Si, pour Laurent Morin, la conclusion à tirer de ces deux clichés était limpide, il n’en fut pas de même d’autres utilisateurs du réseau social. Le tweet litigieux a d’ailleurs été retiré par le premier adjoint peu après. Il avait déjà créé la polémique avec des propos sur le métisssage, tenus sur Facebook en septembre, pour lesquels il s’était d’ailleurs publiquement excusé. Sa nouvelle sortie sur les réseaux sociaux n’a pas laissé ses opposants mantevillois indifférents. Mantes en mouvement, groupe de droite d’Eric Visintainer (UMP), a ainsi rapidement et publiquement demandé au maire la démission de Laurent Morin : « Dans le cas contraire, cela voudra dire que le maire cautionne les propos racistes de son premier adjoint ! »

Laurent Morin a retiré le tweet ci-dessus peu après sa publication, le mercredi 29 avril.
Laurent Morin a retiré le tweet ci-dessus peu après sa publication, le mercredi 29 avril.

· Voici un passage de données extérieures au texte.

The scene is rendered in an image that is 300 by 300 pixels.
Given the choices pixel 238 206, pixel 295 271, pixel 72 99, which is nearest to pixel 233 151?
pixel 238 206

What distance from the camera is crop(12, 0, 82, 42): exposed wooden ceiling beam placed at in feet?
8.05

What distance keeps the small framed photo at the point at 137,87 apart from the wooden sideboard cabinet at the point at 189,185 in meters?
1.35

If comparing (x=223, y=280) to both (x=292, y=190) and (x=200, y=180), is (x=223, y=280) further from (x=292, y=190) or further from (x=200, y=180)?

« Les motifs de la baisse de subvention sont donc clairement affichés : la couleur de peau d’un certain nombre d’adhérents du club semble poser problème au Front national », a également indiqué par communiqué le groupe de gauche Ensemble pour Mantes-la-Ville, qui condamne « fermement » les propos publiés par Laurent Morin. Depuis quelques semaines, rien ne va plus entre le FC Mantois et la majorité FN de la municipalité. Le club de football avait appelé à voter contre le maire Cyril Nauth, alors candidat aux élections départementales. Ce dernier a ensuite coupé 75 % des subventions du club. Le conflit n’en est décidément qu’à ses débuts, à en juger par cette nouvelle polémique.